Further Background and Context

In 2023, AI was mentioned in nearly 80% of all Fortune 500 companies’ earnings, a notable increase from 266 mentions in 2022. Numerous studies estimate that AI could add between $10 and $16 trillion to the global economy by 2030. No wonder that since 2018, mentions of AI in Fortune 500 earnings calls have nearly doubled. And, whilst only 13% of S&P 500 have AI expertise on their Board, this is not simply empty market positioning. For example, capital market investments octuplet from 2022 to reach $25.2 billion in 2023. The investments seem justified: 42% of recently surveyed organizations report cost reductions from implementing AI, and 59% report revenue increases.

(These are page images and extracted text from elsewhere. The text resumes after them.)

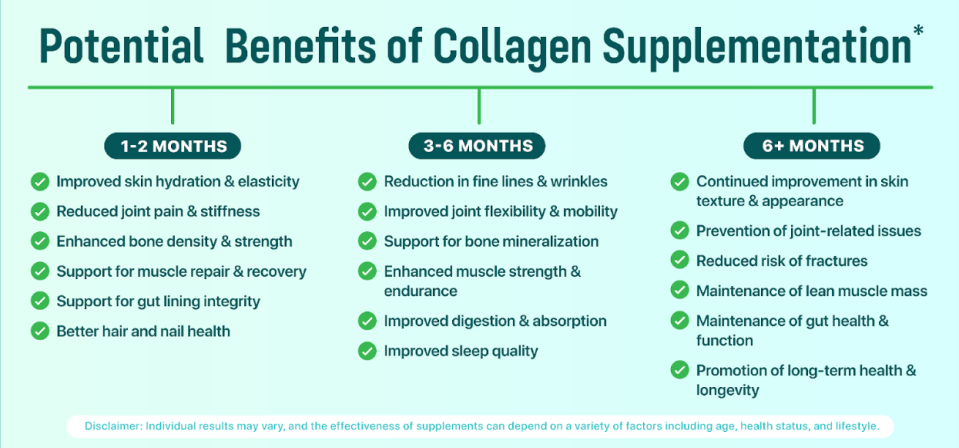 Potential Benefits of Collagen Supplementation*

1-2 MONTHS

Improved skin hydration & elasticity

Reduced joint pain & stiffness

Enhanced bone density & strength

Support for muscle repair & recovery

Support for gut lining integrity

Better hair and nail health

3-6 MONTHS

Reduction in fine lines & wrinkles

Improved joint flexibility & mobility

Support for bone mineralization

Enhanced muscle strength & endurance

Improved digestion & absorption

Improved sleep quality

6+ MONTHS

Continued improvement in skin texture & appearance

Prevention of joint-related issues

Reduced risk of fractures

Maintenance of lean muscle mass

Maintenance of gut health & function

Promotion of long-term health & longevity

Disclaimer: Individual results may vary, and the effectiveness of supplements can depend on a variety of factors including age, health status, and lifestyle.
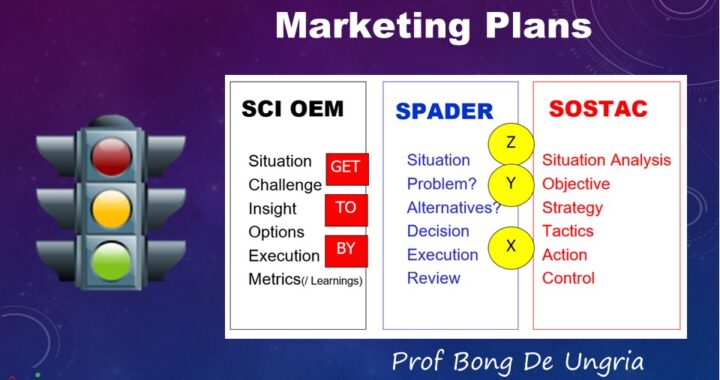 Marketing Plans

SCI OEM

Situation
Challenge
Insight
Options
Execution
Metrics(/ Learnings)

GET
TO
BY

SPADER

Situation
Problem?
Alternatives?
Decision
Execution
Review

Z
Y
X

SOSTAC

Situation Analysis
Objective
Strategy
Tactics
Action
Control

Prof Bong De Ungria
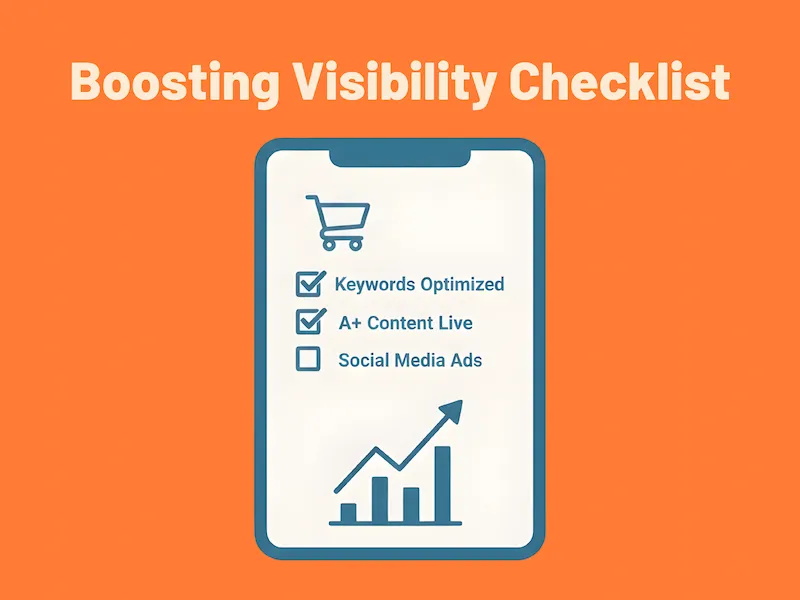 Boosting Visibility Checklist

Keywords Optimized
A+ Content Live
Social Media Ads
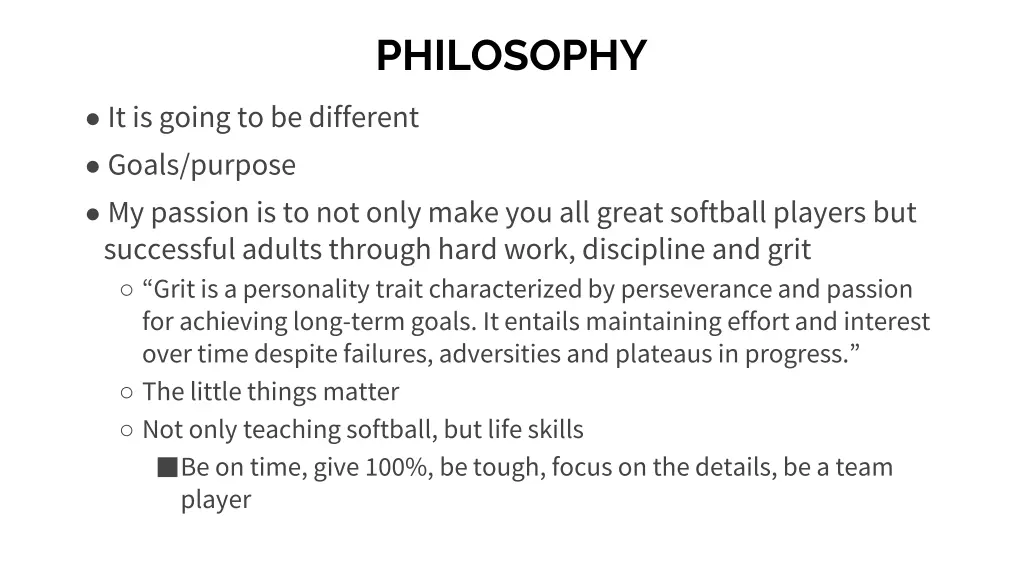 PHILOSOPHY

● It is going to be different

● Goals/purpose

● My passion is to not only make you all great softball players but successful adults through hard work, discipline and grit

○ “Grit is a personality trait characterized by perseverance and passion for achieving long-term goals. It entails maintaining effort and interest over time despite failures, adversities and plateaus in progress.”

○ The little things matter

○ Not only teaching softball, but life skills

■ Be on time, give 100%, be tough, focus on the details, be a team player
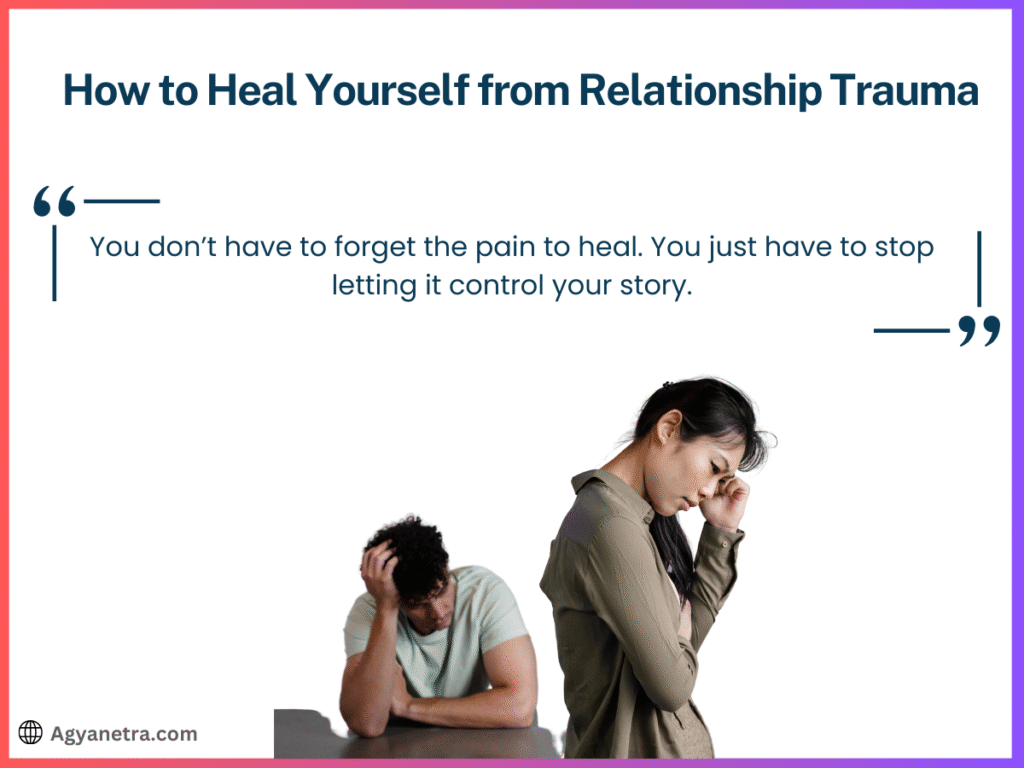 How to Heal Yourself from Relationship Trauma

“

You don’t have to forget the pain to heal. You just have to stop letting it control your story.

”

Agyanetra.com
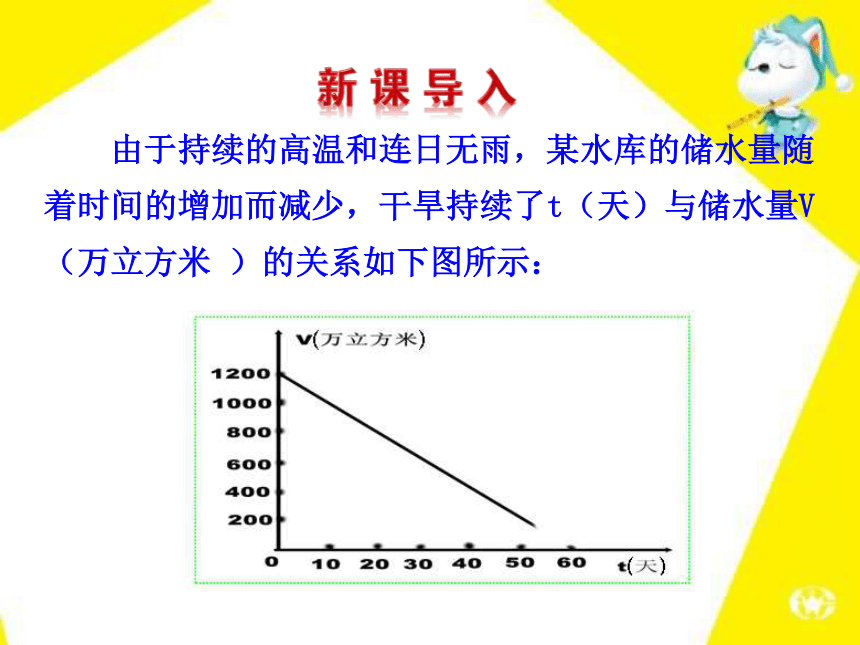 新课导入

由于持续的高温和连日无雨，某水库的储水量随着时间的增加而减少，干旱持续了t（天）与储水量V（万立方米 ）的关系如下图所示：

V(万立方米)
1200
1000
800
600
400
200
0
10 20 30 40 50 60
t(天)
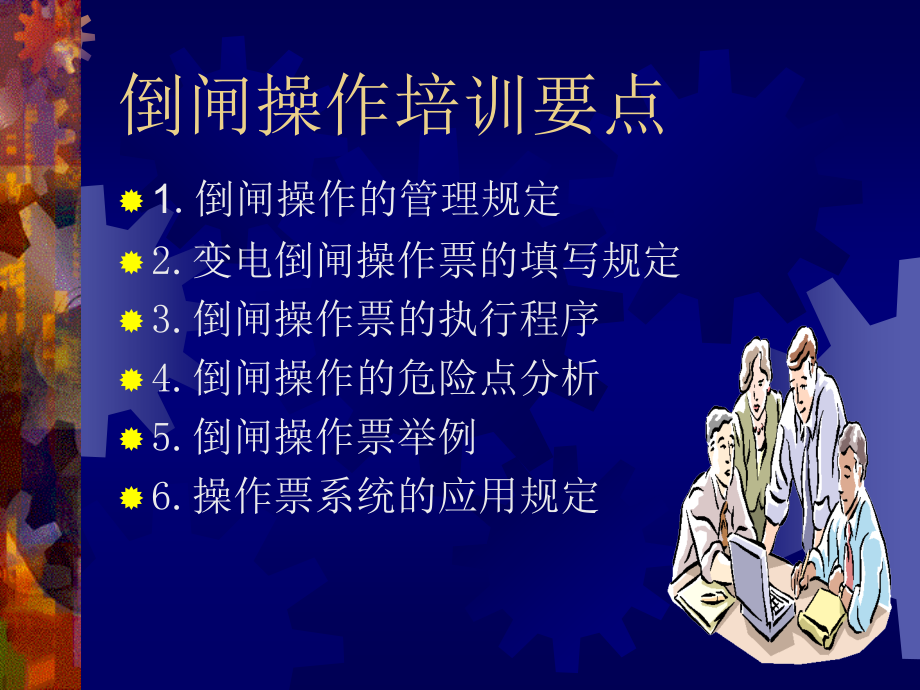 倒闸操作培训要点

1. 倒闸操作的管理规定

2. 变电倒闸操作票的填写规定

3. 倒闸操作票的执行程序

4. 倒闸操作的危险点分析

5. 倒闸操作票举例

6. 操作票系统的应用规定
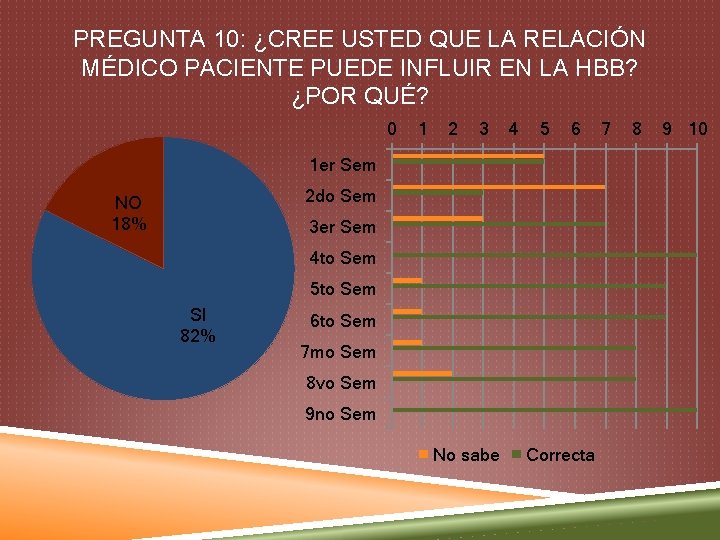 PREGUNTA 10: ¿CREE USTED QUE LA RELACIÓN MÉDICO PACIENTE PUEDE INFLUIR EN LA HBB? ¿POR QUÉ?

NO
18%

SI
82%

0 1 2 3 4 5 6 7 8 9 10

1er Sem
2do Sem
3er Sem
4to Sem
5to Sem
6to Sem
7mo Sem
8vo Sem
9no Sem

No sabe
Correcta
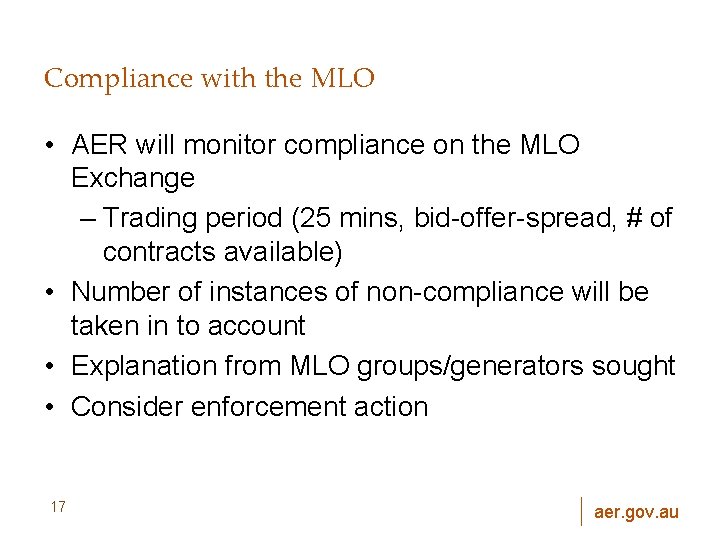 Compliance with the MLO

• AER will monitor compliance on the MLO Exchange
  – Trading period (25 mins, bid-offer-spread, # of contracts available)
• Number of instances of non-compliance will be taken in to account
• Explanation from MLO groups/generators sought
• Consider enforcement action

17

aer.gov.au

Extensive research and benchmarking has also found that productivity of workers augmented by AI increased by up to 40%. But the impact will be more widespread than many may expect: 44% of all working hours can be automated or augmented by GenAI (with several industries like financial services, comms & media, life sciences, high tech, public service, health, etc) being in the high 60s-80s percentage.

This trajectory is likely to continue: in the last 12 months, AI has surpassed human performance on several benchmarks, including some in image classification, visual reasoning, and English understanding, yet we’re at the beginning of this journey as AI is approaching, and will likely surpass, human-like performance for more complex tasks like competition-level mathematics, visual commonsense reasoning and planning. On the other hand, costs have significantly increased too, especially for state-of-the-art AI models. For example, OpenAI’s GPT-4 used an estimated $78 million worth of compute to train, while Google’s Gemini Ultra cost $191 million for compute.

Whilst the usage of AI is potentially becoming democratized, the barriers to entry are higher than ever. And employees and customers have questions and doubts: a recent survey from Ipsos shows that the proportion of those who think AI will dramatically affect their lives is now 66%. In America, Pew data suggests that 52% of Americans report feeling more concerned than excited about AI, rising from 37% in 2022. And the topic is also increasingly regulated. EU recently passed a comprehensive AI act into law, with significant implications, requirements and restrictions for companies operating in the EU. And the regulations in United States increased sharply by over 50% in the last 12 months.